En parallèle, les intervenants semblent avoir tenté d’englober le plus de questions sensibles possibles – les droits des travailleurs, les “zero hour contracts”, la syndicalisation, le harcèlement sexuel et l’exploitation des ouvriers; les problèmes de “colonisation du curriculum”, le manque de respect des institutions envers les identités sexuelles des étudiants, la discrimination sur le campus; les déportations de migrants, leurs conditions de vie; et enfin, un retour sur la manifestation précédente, “cut the rent”, pour protester contre les prix trop élevés des loyers étudiants dans les logements universitaires. En somme, une sorte de melting-pot de tout ce qui affecte la vie étudiante, de près et de loin. Forcément, on peut comprendre que les intervenants tenter de toucher à autant de ces sujets possibles, de profiter du fait que tant de manifestants se soient mobilisés en masse à cette occasion, mais il se peut que le fait d’amalgamer autant de notions dans une même manifestation obscurcisse quelque peu les objectifs principaux. Le fait d’avoir autant de messages disparates – par exemple, faire un point sur la question de l’indépendance de la Catalogne – part évidemment d’une intention de faire de la manifestation un événement global et inclusif, ce qui a dû se faire au détriment du maintien d’une ligne droite d’action.

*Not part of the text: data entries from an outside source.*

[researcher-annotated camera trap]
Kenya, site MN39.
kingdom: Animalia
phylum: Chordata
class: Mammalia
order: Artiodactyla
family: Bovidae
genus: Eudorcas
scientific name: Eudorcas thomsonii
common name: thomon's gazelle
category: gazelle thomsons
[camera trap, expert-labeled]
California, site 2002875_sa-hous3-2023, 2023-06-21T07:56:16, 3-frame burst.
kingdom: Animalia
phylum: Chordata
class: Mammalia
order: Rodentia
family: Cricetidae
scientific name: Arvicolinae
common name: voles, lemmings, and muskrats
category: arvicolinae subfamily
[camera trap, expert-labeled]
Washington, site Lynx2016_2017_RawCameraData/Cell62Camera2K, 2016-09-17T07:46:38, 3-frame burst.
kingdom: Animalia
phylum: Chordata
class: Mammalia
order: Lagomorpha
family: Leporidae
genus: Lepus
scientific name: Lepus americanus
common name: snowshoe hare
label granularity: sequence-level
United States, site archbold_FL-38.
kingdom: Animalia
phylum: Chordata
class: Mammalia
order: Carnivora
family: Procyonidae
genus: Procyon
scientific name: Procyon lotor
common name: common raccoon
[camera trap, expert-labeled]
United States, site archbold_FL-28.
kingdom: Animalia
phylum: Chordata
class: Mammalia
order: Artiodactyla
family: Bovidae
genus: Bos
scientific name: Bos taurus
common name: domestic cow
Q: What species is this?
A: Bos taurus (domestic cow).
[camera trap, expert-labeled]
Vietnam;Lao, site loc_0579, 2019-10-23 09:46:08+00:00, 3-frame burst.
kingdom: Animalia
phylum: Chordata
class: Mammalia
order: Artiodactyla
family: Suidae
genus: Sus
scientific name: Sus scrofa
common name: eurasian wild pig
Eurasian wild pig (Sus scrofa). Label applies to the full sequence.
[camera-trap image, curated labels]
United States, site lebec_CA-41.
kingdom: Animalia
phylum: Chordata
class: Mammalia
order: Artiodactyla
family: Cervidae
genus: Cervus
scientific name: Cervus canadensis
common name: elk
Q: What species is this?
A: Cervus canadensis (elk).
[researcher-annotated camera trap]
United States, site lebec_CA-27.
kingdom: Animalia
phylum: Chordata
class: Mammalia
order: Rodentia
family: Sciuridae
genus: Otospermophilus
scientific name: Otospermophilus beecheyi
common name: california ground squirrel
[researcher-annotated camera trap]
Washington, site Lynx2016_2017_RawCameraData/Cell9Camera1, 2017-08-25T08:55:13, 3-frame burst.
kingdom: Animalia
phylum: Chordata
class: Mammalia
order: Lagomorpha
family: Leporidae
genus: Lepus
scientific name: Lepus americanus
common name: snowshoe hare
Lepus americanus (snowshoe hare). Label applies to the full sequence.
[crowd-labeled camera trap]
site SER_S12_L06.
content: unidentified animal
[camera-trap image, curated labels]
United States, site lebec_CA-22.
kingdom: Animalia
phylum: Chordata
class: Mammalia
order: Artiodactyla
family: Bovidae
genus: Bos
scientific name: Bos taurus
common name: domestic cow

Un nom revient, clamé par la foule: “Oh, Jeremy Corbyn”. Le leader du parti Labour depuis 2015 dépend en effet assez de cette plateforme étudiante et ouvrière, qui s’est largement mobilisée pour les élections générales de 2017 et qui a permis au parti de gagner une majorité parlementaire (même si le parti conservateur reste le plus large). Corbyn a, un jour avant la manifestation, envoyé ce message de soutien –  “Everybody should have access to high quality education from the cradle to the grave, without being forced into debt and anxiety (…) Together we can build a movement to demand high quality education for the many, not the few. And in government, Labour will deliver it.” Le sentiment général semble être un grand élan d’espoir, en comptant sur un rassemblement ouvrier et étudiant vers le leader charismatique, un sentiment qui va d’ailleurs (dangereusement, en ce qui concerne les besoins de crédibilité) presque jusqu’à la parodie – aperçus hier: un ballon rouge avec une photo du visage de Corbyn scotchée dessus, et une pancarte avec Corbyn couronné d’une guirlande de fleurs. Theresa May, elle, a été l’objet des slogans les plus agressifs, de “Say Hey, Say Ho, Theresa May has got to go” jusqu’à “F… you Theresa May”, en passant par “When we say ‘Tories’, you say ‘scum’”, criés devant le logement du Premier Ministre, à 10 Downing Street.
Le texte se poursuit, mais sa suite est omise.